*O que se pede*:
Pode transcrever, sem qualquer alteração, o trecho do texto sobre o Ballet Gulbenkian que começa nas palavras "Não consigo acreditar que" e termina logo depois de "ajuda para começar."?

*Excerto da fonte*:

┌────────

At 06 julho, 2005 18:55, Manel said…
Alguém sabe fazer aquelas petições na net? Vamos mexer-nos. Nos espectáculos é que é tempo de contemplarmos, calados e extasiados com uma das melhores companhias do mundo - muito mais do que Lisboa alguma vez mereceu. Agora é tempo de berrar.
NÃO PODE SER! QUEREMOS O NOSSO BALLET GULBENKIAN. QUEREMOS A NOSSA LIBERDADE. QUEREMOS AS NOSSAS ASAS!
At 06 julho, 2005 23:59, JNM said…
Isso não é possível. O que posso fazer para tornar isso impossível?
o Ballet Gulbenkian? Vai acabar?
Tá tudo doido! Já somos um país onde as artes e artistas não vêm a luz ao fundo do túnel e essa Fundação resolve acabar com o Ballet...o nosso "bolshoi"?
Não consigo acreditar que tal seja possível. Não consigo aceitar....
At 07 julho, 2005 03:38, Anónimo said…
Vamos avançar com a petição na net ou com um abaixo assinado.Precisa-se de ajuda para começar.
Como são os procedimentos?
Espalhem a notícia: pelos amigos, colegas, vizinhos, conhecidos...
Ainda não consigo acreditar, que de repente 9 pessoas tenha decidido algo desta natureza.
Porque o ballet Gulbenkian, há muito que deixou de pertencer a um grupo restricto de pessoas, ele é NOSSO, pertence aos nossos percursos, PERTENCE-NOS!!

└────────

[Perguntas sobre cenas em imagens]
┌────────

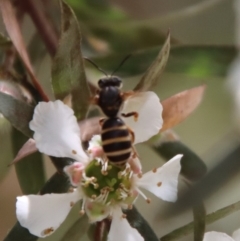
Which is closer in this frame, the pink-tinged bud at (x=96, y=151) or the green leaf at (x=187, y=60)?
the pink-tinged bud at (x=96, y=151)

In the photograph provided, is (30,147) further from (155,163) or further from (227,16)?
(227,16)

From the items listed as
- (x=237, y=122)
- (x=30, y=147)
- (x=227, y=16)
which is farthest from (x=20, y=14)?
(x=227, y=16)

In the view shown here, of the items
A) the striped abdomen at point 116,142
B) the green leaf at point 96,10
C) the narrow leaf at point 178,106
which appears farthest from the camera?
the green leaf at point 96,10

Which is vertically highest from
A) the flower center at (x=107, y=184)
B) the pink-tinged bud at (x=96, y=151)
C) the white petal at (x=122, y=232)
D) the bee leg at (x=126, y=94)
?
the bee leg at (x=126, y=94)

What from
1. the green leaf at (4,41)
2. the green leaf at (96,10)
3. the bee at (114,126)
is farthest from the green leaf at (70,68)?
the green leaf at (96,10)

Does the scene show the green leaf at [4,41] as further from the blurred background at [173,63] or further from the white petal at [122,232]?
the white petal at [122,232]

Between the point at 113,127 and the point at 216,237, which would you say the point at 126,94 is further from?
the point at 216,237


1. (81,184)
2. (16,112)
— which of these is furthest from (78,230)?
(16,112)
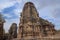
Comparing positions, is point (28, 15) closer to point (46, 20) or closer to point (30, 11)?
point (30, 11)

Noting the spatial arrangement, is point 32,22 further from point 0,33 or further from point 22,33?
point 0,33

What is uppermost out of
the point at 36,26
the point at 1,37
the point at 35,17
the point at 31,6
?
the point at 31,6

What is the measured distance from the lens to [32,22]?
46.2 metres

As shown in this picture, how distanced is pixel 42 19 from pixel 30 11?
7.24 meters

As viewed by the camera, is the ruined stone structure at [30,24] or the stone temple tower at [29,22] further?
the stone temple tower at [29,22]

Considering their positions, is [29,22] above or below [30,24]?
above

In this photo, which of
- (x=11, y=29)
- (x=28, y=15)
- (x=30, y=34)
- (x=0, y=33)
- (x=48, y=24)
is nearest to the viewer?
(x=0, y=33)

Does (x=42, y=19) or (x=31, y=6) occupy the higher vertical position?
(x=31, y=6)

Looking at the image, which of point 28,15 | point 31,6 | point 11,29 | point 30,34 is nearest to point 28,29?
point 30,34

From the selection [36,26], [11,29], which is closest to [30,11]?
[36,26]

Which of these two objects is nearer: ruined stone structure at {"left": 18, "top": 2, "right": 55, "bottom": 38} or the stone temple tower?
ruined stone structure at {"left": 18, "top": 2, "right": 55, "bottom": 38}

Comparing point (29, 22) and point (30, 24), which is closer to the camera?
point (30, 24)

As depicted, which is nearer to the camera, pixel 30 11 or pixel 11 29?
pixel 30 11

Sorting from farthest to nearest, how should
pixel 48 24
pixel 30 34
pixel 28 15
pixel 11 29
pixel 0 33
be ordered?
pixel 11 29
pixel 48 24
pixel 28 15
pixel 30 34
pixel 0 33
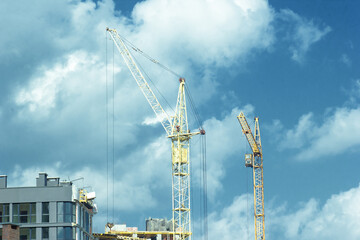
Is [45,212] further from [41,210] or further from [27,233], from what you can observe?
[27,233]

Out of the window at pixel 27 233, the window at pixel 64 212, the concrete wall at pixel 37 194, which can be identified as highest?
the concrete wall at pixel 37 194

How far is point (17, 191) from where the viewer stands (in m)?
152

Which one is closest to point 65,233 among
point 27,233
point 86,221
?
point 27,233

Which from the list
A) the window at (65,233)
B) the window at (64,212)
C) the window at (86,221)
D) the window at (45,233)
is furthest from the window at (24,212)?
the window at (86,221)

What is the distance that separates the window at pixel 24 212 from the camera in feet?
496

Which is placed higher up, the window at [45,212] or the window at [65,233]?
the window at [45,212]

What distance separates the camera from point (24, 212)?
151625 mm

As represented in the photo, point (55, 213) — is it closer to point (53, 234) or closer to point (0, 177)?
point (53, 234)

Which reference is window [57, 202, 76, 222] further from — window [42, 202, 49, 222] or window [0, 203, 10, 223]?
window [0, 203, 10, 223]

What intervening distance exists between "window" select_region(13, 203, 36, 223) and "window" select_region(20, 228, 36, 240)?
1645 millimetres

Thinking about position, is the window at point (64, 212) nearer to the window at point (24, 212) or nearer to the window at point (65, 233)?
the window at point (65, 233)

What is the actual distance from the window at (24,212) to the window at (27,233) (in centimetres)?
165

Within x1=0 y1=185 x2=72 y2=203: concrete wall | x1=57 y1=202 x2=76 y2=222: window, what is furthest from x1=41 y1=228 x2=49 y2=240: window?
x1=0 y1=185 x2=72 y2=203: concrete wall

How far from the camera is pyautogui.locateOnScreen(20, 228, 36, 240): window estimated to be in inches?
5910
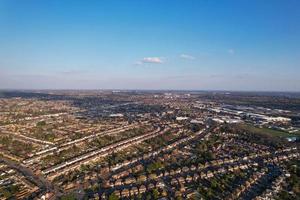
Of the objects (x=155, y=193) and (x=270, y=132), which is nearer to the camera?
(x=155, y=193)

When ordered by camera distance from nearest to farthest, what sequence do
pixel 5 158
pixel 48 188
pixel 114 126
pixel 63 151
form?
pixel 48 188, pixel 5 158, pixel 63 151, pixel 114 126

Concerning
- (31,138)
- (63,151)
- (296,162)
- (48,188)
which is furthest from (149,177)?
(31,138)

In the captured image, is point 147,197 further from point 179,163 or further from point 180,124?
point 180,124

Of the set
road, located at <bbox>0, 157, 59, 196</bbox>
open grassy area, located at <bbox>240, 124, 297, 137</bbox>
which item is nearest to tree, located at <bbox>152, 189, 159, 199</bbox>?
road, located at <bbox>0, 157, 59, 196</bbox>

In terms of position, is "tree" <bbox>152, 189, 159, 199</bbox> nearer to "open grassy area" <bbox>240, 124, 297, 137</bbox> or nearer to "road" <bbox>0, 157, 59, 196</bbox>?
"road" <bbox>0, 157, 59, 196</bbox>

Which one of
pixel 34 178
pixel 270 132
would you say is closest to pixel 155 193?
pixel 34 178

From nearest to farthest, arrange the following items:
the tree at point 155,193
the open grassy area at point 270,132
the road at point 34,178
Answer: the tree at point 155,193 → the road at point 34,178 → the open grassy area at point 270,132

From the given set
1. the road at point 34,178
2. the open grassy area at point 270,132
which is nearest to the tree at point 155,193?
the road at point 34,178

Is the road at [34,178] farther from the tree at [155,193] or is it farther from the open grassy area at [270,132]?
the open grassy area at [270,132]

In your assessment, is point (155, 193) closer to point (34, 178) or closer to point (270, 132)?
point (34, 178)

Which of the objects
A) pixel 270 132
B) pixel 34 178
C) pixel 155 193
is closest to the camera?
pixel 155 193

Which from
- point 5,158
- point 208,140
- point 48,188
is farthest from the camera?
point 208,140
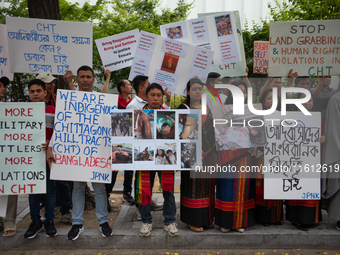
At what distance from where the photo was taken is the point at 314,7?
9.74 m

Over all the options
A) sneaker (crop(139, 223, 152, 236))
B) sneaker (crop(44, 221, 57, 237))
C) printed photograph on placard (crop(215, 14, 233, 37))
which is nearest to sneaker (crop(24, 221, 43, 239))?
sneaker (crop(44, 221, 57, 237))

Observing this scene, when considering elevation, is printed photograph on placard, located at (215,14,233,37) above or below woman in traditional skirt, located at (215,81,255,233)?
above

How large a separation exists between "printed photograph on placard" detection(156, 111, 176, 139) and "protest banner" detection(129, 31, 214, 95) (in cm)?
93

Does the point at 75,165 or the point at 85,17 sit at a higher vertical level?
the point at 85,17

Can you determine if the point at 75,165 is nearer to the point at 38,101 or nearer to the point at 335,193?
the point at 38,101

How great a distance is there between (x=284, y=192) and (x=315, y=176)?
16.6 inches

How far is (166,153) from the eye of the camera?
10.7 feet

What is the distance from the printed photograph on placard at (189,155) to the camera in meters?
3.24

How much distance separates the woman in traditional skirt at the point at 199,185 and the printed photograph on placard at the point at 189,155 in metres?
0.16

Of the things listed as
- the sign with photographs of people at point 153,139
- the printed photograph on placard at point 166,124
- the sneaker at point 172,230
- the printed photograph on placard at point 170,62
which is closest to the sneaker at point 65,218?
the sign with photographs of people at point 153,139

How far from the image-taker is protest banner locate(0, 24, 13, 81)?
405cm

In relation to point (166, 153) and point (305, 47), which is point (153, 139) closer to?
point (166, 153)

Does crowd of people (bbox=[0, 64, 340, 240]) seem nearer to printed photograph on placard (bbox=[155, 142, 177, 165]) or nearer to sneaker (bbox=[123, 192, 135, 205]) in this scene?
printed photograph on placard (bbox=[155, 142, 177, 165])


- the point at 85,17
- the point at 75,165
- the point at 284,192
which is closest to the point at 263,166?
the point at 284,192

└────────

*Resposta escrita*:
Não consigo acreditar que tal seja possível. Não consigo aceitar....
At 07 julho, 2005 03:38, Anónimo said…
Vamos avançar com a petição na net ou com um abaixo assinado.Precisa-se de ajuda para começar.